Only now can we start to assess the meaning of this epic adventure. It is now clear that science wasn't in it; this trip was about human pride. The Americans had been humiliated by the Russians being first to launch a satellite and to put a man into orbit; now they were going to win a much bigger space race. And, as with so much that was to follow, the hype masked the reality.

Certainly, that landing of the lunar module changed mankind. It may not, as so many people believe, have given us Teflon and Velcro, but it did give us a new sense of perspective. It helped us to understand how small we were in the scheme of things, banishing for ever the age-old views of the supremacy of man and leading to the birth of the modern environmental movement. There were also material spin-offs, such as the satellite communications that helped to speed globalisation and enable us to talk to each other on our mobile phones.

But beyond that? Today, it seems a strangely historical event, an empty imperial adventure not so far removed from the those of the sailors and navigators of hundreds of years ago. And, in a curious way, it has left us diminished. The futility of the whole business can be seen in the fact that one trip was all it took to dispel the illusory importance of the event. The subsequent explorations aroused little interest, and there are no plans to return in the foreseeable future.

..............................

LIST OF TASKS:
a – Using the passage on the Moon landing, decide whether each statement agrees with it: (i) the trip was driven by scientific goals; (ii) the landing helped give rise to the modern environmental movement; (iii) later explorations drew strong public interest. For each, answer yes or no and quote the words of the passage that settle it.
b – Write the next paragraph of the passage on the Moon landing, picking up after its last sentence.

SOURCE MATERIAL:

..............................

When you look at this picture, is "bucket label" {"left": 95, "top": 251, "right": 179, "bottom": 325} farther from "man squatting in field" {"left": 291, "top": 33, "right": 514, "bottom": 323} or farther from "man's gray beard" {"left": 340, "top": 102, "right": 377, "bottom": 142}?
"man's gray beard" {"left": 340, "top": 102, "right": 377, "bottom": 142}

..............................

RESULTS FOR THE EXERCISE:
a –
(i) No: "It is now clear that science wasn't in it; this trip was about human pride."
(ii) Yes: "leading to the birth of the modern environmental movement."
(iii) No: "The subsequent explorations aroused little interest"

b –
And what of the Moon itself? It has been touched, explored, conquered - and now it is ignored. It is just another lump of rock revolving aimlessly in the heavens and, whether it contains water or not, few believe in that Seventies dream of holidays and hotels in space. Today, the real interest is still here on terra firma, in what we can achieve in the products of the human imagination, be that in artistic endeavour or in crashing through the technological or even sporting boundaries. And, in reality, that is precisely as it should be.